More importantly, while your brain is wired for survival and reproduction, you can choose to focus on other priorities. Survival is easy now, and reproduction is just one part of a well-lived life, to be weighed in the balance with other things you may choose to value, like happiness, meaning, beauty, or justice. Focusing on other values may help you worry less about what other people think.
When you stop trying to impress others, you can express your true self more fully and connect with people, more genuinely, openly, intimately. The less time and energy you spend on image management, on making your life presentable to others, the more time you can spend on things that really matter.
How can you stop worrying about what people think of you?
- Bring awareness to how your decisions are currently affected by what others will think of you.
- Be unswayed by social pressure, unaffected by criticism, immune to embarrassment. And take fewer things personally. We are biased toward sensitivity to criticism, insult, and rejection. And when these biases affect our behavior, we cede our power to others.
- Don’t look to others for guidance on how to behave. And don’t wait for permission from others. It’s easier to get forgiveness than permission.
- Don’t be needy. If you don’t need anything, you don’t have a reason to try to impress people.
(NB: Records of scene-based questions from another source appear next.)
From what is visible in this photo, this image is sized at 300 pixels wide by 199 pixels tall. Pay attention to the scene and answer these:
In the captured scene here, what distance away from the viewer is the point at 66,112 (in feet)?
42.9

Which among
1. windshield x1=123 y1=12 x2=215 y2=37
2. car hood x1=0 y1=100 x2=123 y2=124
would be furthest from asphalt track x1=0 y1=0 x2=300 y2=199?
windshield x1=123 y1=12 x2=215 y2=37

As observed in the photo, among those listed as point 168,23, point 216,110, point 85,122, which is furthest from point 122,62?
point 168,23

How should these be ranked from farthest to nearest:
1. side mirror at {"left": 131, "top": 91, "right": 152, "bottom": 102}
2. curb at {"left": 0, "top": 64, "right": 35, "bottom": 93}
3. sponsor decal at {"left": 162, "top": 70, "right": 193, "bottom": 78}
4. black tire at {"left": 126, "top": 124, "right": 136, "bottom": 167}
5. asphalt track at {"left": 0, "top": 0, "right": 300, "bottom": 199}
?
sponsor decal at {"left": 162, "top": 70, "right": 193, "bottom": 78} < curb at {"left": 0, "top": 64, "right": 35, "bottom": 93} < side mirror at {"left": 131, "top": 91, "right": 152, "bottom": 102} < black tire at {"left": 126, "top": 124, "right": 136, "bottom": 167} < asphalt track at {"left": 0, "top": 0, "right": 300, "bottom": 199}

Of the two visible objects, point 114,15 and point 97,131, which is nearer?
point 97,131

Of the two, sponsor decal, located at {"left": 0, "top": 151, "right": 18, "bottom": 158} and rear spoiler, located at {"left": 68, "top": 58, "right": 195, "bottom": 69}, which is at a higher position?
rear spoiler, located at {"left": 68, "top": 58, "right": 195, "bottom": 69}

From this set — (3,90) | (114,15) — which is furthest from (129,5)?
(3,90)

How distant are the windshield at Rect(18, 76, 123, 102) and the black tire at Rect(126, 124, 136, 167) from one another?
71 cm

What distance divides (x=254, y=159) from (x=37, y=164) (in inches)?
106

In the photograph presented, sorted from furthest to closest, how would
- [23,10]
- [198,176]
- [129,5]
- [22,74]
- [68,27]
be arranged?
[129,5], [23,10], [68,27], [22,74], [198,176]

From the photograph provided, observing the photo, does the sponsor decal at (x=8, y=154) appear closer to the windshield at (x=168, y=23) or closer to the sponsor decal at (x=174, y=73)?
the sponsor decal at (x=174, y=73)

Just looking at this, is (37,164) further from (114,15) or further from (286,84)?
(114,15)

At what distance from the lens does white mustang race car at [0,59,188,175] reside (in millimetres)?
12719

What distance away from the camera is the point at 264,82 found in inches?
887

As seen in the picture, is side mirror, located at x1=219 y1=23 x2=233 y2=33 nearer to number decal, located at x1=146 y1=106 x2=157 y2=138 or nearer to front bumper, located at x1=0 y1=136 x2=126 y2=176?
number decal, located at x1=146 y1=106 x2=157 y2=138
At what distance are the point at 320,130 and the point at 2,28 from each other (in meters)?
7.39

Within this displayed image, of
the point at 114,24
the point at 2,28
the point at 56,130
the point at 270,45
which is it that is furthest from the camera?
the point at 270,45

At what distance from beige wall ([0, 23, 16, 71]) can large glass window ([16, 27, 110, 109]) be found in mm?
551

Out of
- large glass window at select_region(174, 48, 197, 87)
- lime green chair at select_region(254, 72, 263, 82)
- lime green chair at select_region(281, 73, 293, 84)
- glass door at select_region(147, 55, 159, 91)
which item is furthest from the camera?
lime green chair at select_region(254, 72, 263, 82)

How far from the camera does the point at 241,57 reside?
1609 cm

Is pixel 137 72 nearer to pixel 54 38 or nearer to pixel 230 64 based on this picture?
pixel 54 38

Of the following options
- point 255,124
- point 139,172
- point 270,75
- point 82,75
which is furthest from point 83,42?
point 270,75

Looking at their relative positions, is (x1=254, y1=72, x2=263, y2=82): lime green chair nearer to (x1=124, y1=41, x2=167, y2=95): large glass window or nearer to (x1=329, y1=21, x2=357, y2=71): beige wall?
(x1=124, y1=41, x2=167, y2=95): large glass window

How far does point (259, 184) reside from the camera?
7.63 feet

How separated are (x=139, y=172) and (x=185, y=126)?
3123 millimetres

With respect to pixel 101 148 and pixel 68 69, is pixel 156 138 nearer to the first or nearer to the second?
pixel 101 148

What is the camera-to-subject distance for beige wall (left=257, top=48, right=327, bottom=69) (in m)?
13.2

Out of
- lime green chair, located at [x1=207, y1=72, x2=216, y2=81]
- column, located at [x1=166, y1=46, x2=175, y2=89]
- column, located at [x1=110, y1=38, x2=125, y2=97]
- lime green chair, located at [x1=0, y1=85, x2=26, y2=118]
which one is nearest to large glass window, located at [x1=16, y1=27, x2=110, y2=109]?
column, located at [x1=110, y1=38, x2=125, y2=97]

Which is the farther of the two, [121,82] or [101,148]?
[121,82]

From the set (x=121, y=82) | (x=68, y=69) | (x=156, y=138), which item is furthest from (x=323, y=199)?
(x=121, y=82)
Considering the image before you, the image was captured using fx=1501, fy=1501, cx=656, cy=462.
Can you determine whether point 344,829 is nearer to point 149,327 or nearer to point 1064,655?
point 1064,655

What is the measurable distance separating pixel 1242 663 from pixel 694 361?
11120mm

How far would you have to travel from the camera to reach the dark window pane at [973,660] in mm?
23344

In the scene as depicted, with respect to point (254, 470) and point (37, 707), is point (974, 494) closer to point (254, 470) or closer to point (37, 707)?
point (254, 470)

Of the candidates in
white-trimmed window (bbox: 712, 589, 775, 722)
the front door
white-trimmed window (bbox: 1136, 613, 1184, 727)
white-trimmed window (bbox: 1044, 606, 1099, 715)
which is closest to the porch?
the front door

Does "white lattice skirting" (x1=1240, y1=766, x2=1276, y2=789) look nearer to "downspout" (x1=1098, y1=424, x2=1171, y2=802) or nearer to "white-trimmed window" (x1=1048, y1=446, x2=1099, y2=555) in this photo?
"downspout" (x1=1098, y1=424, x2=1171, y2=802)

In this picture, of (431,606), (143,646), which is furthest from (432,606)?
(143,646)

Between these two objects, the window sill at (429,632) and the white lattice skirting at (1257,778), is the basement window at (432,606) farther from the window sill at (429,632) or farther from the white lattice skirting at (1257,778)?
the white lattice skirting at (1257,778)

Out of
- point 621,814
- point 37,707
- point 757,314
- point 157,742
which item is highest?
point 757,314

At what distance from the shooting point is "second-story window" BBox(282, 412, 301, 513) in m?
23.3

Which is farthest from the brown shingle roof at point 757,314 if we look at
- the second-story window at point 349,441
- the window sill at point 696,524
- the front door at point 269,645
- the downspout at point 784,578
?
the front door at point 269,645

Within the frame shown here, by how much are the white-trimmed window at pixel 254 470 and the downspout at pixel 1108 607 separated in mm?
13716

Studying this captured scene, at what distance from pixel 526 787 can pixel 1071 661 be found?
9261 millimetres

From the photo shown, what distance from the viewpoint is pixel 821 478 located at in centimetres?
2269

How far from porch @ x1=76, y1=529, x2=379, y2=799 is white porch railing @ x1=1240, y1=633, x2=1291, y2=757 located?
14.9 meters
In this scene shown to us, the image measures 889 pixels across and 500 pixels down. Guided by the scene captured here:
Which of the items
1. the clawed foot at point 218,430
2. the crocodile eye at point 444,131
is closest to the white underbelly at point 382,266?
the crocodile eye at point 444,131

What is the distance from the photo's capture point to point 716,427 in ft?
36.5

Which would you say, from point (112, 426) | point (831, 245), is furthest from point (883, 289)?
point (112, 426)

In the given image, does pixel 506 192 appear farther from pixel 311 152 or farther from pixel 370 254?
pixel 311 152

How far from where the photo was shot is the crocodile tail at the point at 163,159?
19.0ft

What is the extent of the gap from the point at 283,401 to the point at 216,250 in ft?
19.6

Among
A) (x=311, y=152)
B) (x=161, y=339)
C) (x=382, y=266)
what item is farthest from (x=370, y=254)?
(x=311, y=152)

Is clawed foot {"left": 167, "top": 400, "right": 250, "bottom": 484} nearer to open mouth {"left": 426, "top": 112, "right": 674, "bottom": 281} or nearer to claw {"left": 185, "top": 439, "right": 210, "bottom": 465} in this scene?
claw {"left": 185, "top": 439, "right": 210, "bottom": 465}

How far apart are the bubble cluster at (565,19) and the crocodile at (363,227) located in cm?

- Be authentic. Have the courage to allow people to see the real you. Be willing to be judged, and even encourage it. It’s good for self-knowledge and for developing thick skin. As you become and express your best self, others will think great things about you, and the few that don’t won’t matter anyway. If all this is too extreme for you, start by taking small steps. Expect it to be hard, and show yourself some compassion; you are swimming against ancient currents thousands of generations old. Rather than not caring at all what others think of you, start by just caring less. Be open to what they think and feel, and consider their opinions, but decide for yourself how to act. Care what the important people in your life think, but only those whose opinions you value.
Strangers should not get a vote in how you live your life.
Here are a couple of activities for you try:
- For each decision you make today, consciously observe whether you’re factoring in what others will think, and whether it benefits you to do this.
- Be ridiculous: allow yourself to be ridiculed. Break a few small unwritten rules of social etiquette in the company of strangers, and watch how they react.